Так они с отцом, помнится, с этим кувшином к маме и заявились. Она его даже в руки не взяла. Просто махнула равнодушно рукой – поставьте, мол, где-нибудь… А потом кувшин куда-то исчез, будто и не было его вовсе. Они и не спросили, куда она его пристроила. Привыкли ни о чем не спрашивать. Мама вообще в доме никаких вещей из местного колорита не держала. Такое было чувство, будто сознательно создавала вокруг себя островок из той, прежней жизни. Даже по улицам ходила так, будто она в этом городе случайно оказалась и ждет не дождется, когда надо будет собирать чемоданы да ехать, наконец, на вокзал. Ни буйство уличной зелени, ни ковры из розовых кустов на площади Озоди и на проспекте Рудаки, ни сам город, живописно взбирающийся уютными улочками по склонам окрестных гор, ни сами горы – ярко-синие по весне и теплые, рыжие поздней осенью – ничего ее взгляда не соблазняло. А разноцветное многоголосье рынка Баракат, куда они делали вылазку по воскресным дням за покупками, вообще ее раздражало страшно. Взгляд становился чужим, немного надменным, лениво скользил сквозь толпу, словно она терпеливо пережидала, когда эта неприятная для нее процедура закончится. Так смотрят люди из дальнего ряда партера на плохую театральную постановку – вроде и вслух о своем недовольстве не заявишь, и надо из приличия сидеть, терпеть до конца все действо. Проявлять толерантность. Прятать тоску и душевное неприятие. Хотя как его спрячешь – оно все равно наружу вылезет. Особым выражением лица…
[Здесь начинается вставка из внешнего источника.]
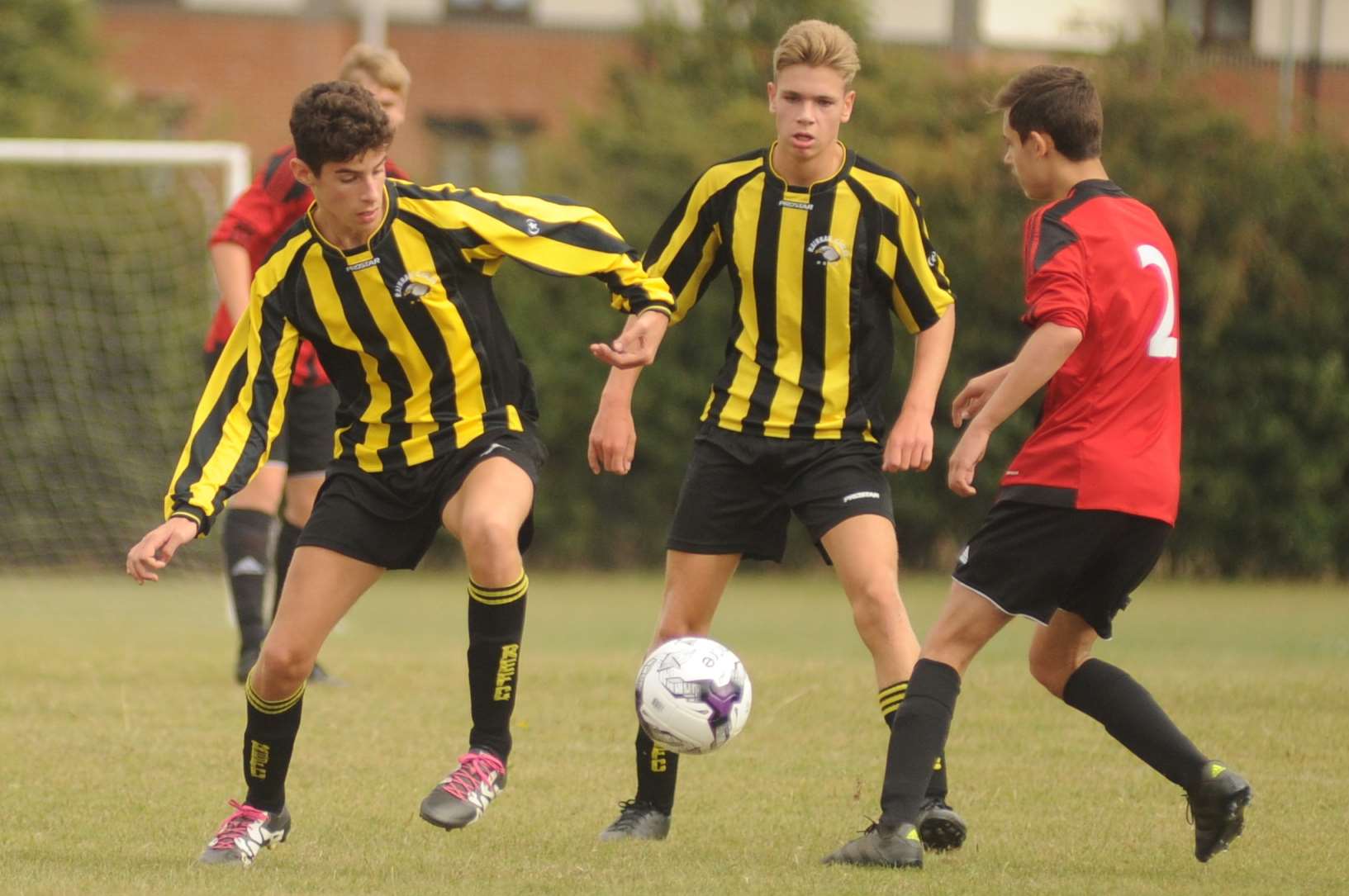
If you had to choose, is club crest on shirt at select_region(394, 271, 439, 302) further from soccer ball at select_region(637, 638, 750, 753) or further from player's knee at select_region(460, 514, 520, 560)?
soccer ball at select_region(637, 638, 750, 753)

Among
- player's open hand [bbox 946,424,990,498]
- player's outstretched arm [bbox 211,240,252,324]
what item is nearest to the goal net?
player's outstretched arm [bbox 211,240,252,324]

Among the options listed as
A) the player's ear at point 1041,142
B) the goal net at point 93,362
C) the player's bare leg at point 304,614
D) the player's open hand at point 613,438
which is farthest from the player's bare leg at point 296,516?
the goal net at point 93,362

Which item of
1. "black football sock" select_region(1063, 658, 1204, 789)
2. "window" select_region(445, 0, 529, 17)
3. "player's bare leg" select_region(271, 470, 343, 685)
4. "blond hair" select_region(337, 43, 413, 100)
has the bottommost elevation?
"window" select_region(445, 0, 529, 17)

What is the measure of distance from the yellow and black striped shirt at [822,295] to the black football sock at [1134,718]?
0.86 meters

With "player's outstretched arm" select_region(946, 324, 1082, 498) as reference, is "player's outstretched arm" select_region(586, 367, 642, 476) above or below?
below

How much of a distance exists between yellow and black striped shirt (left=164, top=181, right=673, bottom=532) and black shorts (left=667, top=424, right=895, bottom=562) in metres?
0.55

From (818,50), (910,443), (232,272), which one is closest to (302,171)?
(818,50)

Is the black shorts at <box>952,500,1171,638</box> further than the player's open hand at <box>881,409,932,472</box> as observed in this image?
No

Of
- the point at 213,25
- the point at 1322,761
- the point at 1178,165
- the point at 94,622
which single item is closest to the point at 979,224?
the point at 1178,165

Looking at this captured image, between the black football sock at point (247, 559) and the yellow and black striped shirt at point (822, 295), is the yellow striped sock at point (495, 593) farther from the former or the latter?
the black football sock at point (247, 559)

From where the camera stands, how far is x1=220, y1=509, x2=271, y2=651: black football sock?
7562 mm

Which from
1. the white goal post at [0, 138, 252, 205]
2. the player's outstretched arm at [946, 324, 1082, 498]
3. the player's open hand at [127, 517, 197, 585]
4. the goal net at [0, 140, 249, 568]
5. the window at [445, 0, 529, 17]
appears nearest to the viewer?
the player's open hand at [127, 517, 197, 585]

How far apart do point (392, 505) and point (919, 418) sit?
4.43ft

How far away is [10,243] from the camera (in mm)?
14344
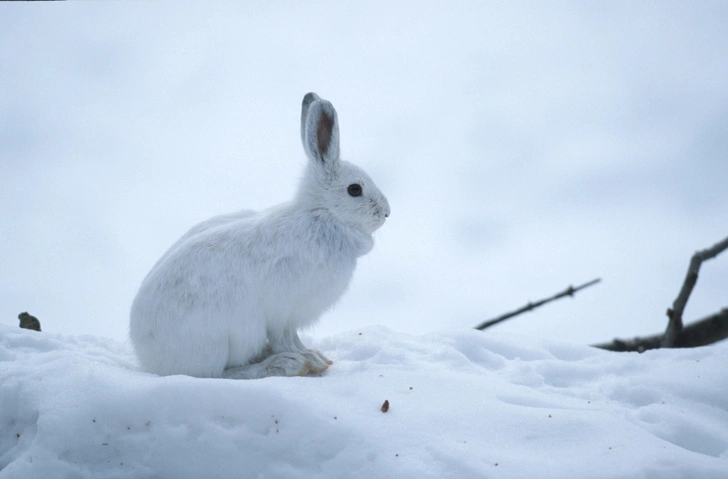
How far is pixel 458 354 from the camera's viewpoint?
4.16 metres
Зато о своей родине, о далеком уральском городе, мама могла говорить часами. О его дождях, о речке, закованной в камень, об ажурном чугунном литье бульварных ограждений, о снегопаде зимой и шуме тополей летом, о березах, о медовых лесных травах. Диля слушала, смотрела в мамины горящие глаза, впитывала в себя каждую мелочь, и в голову ей не приходило спросить: чем же это, например, горные душанбинские травы хуже уральских медовых? Чувствовала, что нельзя спрашивать. Потому как присутствовала в маминых рассказах некая одержимая тоска, отрицающая и синие горы, и розовые кусты на проспекте Рудаки, и настоящий восточный рынок Баракат, вместе взятые. Она впитывала в себя мамину одержимость как некое дочернее обязательство, и душа полукровки маялась внутри, ломалась надвое; одна часть трепетала от уважения к прекрасной маминой родине, и было в этом уважении что-то чудное, сказочно-недоступное, наполненное снегами и березами, а другая страдала от будто бы предательства, совершаемого по отношению к солнечному привычному городу, в котором выросла, в котором ходила в школу, дружила, влюблялась, пыталась получить высшее образование в престижном Российско-Таджикском славянском университете на улице Турсун-заде.